Molecular & Integrative Physiology
University of Michigan
Ann Arbor, MI
HOST: Bryan Copple
Two billion years of evolution in an oxygen environment has determined that oxygen occupies a
central feature of our biology. Cellular oxygen is an important systemic signal that modulates
metabolic activities and disease in the liver and intestine. Low cellular oxygen also referred to as
hypoxia is observed in several gastrointestinal diseases such as non-alcoholic and alcoholic fatty
liver disease, inflammatory bowel disease and liver and colon cancers. Regulation of hypoxiamediated
genes is dependent on the nuclear transcription factor, hypoxia inducible factor (HIF).
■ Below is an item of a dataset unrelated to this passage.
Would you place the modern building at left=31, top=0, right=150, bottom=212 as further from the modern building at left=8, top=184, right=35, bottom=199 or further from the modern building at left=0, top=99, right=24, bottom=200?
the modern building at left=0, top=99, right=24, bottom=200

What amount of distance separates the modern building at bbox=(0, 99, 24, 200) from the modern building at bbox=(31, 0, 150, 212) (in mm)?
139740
HIF signaling is critical in the adaptive response to low oxygen levels by activating genes involved
in metabolism, angiogenesis, cell survival and iron metabolism. Using the latest in mouse
transgenic technology we have developed novel animal models to study accurately the role of
oxygen sensitive transcription factors in the liver and intestine. The major goal of our research
program is to determine the molecular mechanisms by which oxygen sensing transcription factors
regulate gastrointestinal homeostasis, inflammation and cancer.